Priscila Rêgo, 29.07.10

Henrique Raposo pergunta aqui por que carga de água é que os funcionários públicos têm o benefício ilegítimo da ADSE. Mas eu nem sequer tenho a certeza de que a ADSE deva ser vista como um benefício ilegítimo. Há imensas empresas que dão regalias não salariais aos seus trabalhadores, sem que tal seja considerado ilegítimo seja por que prisma for. A minha empresa, aliás, oferece-me ginásio pago e um seguro de saúde que com vantagens análogas às da ADSE. Não me sinto em dívida para com ninguém.

 

Por que é que o Henrique Raposo critica a ADSE e não o nível salarial da Função Pública (bastante superior ao que se verifica no sector privado, mesmo depois de controlar factores como os anos de experiência ou o nível de educação)? Suponho que seja devido à mesma razão pela qual se ouvem mais críticas aos bónus e aos carros e motoristas do presidente da Águas de Portugal do que propriamente ao seu salário: porque é mais visível.
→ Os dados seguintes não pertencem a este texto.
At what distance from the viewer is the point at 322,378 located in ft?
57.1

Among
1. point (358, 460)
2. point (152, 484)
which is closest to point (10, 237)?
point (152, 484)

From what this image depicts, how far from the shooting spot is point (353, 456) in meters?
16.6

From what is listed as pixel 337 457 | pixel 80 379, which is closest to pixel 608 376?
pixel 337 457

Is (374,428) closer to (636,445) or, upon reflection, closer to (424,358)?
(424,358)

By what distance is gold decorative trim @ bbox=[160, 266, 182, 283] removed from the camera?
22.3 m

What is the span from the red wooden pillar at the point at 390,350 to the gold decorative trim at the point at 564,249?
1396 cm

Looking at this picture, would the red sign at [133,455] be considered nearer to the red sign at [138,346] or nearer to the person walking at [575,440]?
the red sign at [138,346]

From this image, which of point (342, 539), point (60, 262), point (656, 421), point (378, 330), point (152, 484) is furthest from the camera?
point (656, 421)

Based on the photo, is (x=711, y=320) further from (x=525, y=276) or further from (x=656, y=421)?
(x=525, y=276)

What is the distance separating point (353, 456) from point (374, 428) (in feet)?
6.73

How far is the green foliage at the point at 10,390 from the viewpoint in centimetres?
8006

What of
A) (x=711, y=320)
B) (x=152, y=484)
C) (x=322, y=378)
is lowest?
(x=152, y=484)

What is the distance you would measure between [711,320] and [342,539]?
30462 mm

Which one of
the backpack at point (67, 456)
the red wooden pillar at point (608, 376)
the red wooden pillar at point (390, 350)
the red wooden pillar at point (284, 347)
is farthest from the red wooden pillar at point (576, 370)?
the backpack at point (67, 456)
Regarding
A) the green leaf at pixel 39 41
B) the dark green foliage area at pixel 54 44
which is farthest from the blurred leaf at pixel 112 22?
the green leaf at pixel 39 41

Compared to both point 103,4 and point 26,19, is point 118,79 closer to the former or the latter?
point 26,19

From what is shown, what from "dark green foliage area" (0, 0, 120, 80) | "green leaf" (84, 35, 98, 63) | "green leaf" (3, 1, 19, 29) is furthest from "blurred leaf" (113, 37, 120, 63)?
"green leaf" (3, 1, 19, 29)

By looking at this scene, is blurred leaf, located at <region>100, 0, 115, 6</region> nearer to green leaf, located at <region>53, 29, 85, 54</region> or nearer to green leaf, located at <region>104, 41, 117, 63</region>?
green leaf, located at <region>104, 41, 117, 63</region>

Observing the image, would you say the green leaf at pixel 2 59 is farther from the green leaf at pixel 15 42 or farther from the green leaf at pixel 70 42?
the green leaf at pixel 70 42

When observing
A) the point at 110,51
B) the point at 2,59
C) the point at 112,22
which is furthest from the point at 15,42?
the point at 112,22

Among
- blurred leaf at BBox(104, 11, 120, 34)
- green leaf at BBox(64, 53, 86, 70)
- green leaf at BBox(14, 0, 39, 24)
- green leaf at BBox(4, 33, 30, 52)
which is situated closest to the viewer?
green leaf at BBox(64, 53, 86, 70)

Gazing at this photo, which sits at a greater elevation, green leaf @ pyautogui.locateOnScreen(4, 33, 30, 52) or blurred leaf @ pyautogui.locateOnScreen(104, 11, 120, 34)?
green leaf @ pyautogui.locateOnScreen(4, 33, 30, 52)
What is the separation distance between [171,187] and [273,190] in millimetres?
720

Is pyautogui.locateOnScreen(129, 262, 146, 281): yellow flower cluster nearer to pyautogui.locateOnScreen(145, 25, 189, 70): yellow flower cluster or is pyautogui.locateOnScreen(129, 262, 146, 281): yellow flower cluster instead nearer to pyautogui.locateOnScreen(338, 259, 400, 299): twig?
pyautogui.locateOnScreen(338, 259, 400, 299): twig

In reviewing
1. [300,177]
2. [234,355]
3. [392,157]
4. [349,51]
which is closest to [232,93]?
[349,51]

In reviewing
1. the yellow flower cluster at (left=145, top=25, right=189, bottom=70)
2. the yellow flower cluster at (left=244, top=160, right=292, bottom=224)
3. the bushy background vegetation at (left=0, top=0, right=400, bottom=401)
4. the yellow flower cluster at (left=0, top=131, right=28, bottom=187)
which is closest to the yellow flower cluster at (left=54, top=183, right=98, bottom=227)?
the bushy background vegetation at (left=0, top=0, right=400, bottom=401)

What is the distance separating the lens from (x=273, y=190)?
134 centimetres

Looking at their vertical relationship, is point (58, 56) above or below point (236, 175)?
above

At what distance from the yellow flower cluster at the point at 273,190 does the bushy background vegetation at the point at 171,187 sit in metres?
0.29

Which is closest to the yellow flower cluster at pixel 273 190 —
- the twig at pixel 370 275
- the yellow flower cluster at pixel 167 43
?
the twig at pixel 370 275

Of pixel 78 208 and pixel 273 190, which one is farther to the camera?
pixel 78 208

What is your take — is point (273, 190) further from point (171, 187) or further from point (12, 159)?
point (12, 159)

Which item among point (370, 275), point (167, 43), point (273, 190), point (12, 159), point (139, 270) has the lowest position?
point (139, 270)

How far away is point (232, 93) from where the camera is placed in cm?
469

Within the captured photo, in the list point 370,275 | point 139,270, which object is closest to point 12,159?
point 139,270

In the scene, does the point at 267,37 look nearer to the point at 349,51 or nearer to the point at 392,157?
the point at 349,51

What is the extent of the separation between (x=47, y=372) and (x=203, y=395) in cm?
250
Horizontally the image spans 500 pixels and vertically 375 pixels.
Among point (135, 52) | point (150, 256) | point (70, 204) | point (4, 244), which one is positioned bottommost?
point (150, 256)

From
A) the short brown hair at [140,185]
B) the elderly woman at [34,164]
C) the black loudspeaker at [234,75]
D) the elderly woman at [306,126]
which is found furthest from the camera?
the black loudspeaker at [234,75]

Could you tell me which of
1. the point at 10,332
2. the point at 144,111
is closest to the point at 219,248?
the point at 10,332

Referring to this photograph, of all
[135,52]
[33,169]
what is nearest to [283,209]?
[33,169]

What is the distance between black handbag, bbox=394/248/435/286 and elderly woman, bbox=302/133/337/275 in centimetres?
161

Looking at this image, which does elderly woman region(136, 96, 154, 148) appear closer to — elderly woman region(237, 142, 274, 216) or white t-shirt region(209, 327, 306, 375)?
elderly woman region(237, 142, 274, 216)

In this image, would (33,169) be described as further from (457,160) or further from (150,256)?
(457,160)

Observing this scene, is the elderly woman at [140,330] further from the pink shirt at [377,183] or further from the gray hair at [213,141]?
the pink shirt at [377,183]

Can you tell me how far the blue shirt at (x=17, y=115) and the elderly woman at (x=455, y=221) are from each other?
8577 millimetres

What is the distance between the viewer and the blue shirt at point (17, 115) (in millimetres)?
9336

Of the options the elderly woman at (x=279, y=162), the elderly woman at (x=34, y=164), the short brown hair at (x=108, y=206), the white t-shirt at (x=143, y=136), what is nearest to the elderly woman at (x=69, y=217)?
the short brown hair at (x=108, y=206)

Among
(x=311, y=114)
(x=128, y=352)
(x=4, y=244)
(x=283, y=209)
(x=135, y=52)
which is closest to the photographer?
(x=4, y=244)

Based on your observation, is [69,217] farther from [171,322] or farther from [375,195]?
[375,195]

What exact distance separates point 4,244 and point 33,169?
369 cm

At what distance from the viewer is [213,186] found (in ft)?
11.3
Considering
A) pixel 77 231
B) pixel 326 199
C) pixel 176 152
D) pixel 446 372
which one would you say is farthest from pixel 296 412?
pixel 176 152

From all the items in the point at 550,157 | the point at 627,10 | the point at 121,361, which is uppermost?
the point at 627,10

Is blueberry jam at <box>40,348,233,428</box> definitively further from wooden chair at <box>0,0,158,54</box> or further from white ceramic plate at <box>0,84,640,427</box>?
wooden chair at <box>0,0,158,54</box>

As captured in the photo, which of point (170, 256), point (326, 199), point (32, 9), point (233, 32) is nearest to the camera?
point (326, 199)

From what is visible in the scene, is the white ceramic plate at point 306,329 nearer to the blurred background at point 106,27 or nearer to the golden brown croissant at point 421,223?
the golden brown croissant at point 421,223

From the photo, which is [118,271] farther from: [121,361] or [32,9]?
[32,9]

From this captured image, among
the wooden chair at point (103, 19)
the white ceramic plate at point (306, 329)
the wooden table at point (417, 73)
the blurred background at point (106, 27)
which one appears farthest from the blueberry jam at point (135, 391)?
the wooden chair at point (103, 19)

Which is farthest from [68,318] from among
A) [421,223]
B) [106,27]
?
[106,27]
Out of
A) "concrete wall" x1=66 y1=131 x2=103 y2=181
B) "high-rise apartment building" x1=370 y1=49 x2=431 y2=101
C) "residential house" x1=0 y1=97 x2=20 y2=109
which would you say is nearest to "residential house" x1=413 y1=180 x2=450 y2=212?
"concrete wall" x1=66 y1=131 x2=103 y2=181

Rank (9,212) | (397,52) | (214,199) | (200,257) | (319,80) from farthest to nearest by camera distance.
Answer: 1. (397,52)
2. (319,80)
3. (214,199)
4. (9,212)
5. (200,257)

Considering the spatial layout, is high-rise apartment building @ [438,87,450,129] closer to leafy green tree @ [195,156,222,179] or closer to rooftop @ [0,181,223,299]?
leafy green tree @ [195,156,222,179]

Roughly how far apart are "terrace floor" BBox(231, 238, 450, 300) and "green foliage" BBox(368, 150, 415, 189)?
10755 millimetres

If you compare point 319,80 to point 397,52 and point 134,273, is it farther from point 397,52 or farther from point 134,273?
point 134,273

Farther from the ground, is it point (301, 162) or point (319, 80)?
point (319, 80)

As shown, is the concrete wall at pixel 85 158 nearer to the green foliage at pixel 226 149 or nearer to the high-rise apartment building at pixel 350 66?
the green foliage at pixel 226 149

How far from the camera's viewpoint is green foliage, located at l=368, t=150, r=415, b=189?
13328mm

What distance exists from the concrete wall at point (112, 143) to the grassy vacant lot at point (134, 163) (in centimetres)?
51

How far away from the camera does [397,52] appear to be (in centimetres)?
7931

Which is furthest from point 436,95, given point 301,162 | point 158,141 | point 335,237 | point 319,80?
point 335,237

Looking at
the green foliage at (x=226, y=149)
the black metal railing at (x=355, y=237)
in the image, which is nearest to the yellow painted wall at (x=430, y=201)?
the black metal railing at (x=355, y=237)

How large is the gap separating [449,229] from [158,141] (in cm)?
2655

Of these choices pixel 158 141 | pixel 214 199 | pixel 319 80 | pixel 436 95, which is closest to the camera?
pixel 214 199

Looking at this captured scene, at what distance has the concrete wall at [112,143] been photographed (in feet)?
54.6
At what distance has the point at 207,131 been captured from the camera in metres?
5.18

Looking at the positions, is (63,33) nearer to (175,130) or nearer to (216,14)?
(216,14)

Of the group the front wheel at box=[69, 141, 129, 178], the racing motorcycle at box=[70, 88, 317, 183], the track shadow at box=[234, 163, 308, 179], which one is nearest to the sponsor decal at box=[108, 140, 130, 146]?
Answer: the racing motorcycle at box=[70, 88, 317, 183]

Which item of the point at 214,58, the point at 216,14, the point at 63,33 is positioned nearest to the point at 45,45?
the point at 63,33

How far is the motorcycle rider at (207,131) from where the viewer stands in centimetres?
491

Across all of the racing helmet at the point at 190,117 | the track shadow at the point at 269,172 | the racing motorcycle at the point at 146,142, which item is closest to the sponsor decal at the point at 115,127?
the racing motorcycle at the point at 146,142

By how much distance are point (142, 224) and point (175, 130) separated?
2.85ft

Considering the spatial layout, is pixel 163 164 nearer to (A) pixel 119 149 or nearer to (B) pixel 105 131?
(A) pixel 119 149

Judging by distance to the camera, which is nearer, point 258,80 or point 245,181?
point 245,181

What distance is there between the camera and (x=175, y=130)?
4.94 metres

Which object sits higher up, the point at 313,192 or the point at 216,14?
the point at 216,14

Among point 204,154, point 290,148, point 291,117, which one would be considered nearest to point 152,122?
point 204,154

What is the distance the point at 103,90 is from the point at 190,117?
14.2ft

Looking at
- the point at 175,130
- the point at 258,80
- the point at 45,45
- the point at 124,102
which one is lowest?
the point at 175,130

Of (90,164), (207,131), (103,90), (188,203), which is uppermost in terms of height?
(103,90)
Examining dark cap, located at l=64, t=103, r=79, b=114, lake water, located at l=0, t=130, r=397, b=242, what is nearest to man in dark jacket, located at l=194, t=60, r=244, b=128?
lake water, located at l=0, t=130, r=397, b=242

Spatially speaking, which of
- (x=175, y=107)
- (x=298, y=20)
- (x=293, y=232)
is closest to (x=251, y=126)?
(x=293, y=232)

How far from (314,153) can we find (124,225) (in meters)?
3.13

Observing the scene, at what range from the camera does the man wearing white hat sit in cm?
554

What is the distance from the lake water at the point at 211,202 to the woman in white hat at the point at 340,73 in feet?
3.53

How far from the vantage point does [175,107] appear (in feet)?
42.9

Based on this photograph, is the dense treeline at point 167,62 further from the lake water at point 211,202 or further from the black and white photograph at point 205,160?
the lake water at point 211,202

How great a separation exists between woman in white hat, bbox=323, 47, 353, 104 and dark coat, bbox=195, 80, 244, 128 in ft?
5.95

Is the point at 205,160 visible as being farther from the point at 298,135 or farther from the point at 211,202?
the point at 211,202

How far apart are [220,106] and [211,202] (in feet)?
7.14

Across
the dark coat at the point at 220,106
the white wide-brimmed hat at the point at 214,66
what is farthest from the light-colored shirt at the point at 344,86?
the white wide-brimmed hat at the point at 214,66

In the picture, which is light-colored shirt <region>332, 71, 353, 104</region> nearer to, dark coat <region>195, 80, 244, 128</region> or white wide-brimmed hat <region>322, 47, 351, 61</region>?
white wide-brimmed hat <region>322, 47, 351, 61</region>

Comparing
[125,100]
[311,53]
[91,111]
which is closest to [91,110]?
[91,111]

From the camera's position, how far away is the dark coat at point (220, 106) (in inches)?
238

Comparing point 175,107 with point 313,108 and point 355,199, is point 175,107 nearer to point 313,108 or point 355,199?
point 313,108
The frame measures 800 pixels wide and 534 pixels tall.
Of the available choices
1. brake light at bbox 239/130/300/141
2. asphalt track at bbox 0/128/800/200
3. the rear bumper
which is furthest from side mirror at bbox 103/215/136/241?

Salários altos, há aos montes. Mas carro de marca e motorista da empresa não é para todos. Como se o critério de aferição da justiça de um bónus fosse a sua distribuição estatística pelo resto da população e não a produtividade de que a recebe.

 

A Função Pública tem, mais coisa menos coisa, 600 mil trabalhadores. Leram bem, 600 mil. Alguns ganham mais do que ganhariam no sector privado. Outros, sobretudo os que estão no topo, ganham muito menos. Alguns progrediram na carreira com facilidade. Outros, estão a recibos verdes há anos, não têm ADSE nem progressões na carreira. Não chegam sequer a contar para as estatísticas. E todos, sem excepção, tiveram actualizações salariais inferiores à inflação durante os últimos 12 anos (só 2009 escapou à regra). Perante uma realidade tão vasta e diversa, começar a conversa a dizer que a Função Pública é uma casta de gente privilegiada que vive, literalmente, acima do resto das pessoas é capaz de não ser bom princípio. Imaginem, se voz faz confusão, que diziam isto dos banqueiros.

 

Eu gosto de ler o Henrique Raposo. Mas duvido que o tom que imprime à prosa, e sobretudo a ligeireza com que aborda tudo o que diz respeito à Função Pública, lhe tragam leitores fora do seu apertado reduto ideológico. O que é uma pena. A última coisa de que os liberais precisam é pregar aos convertidos.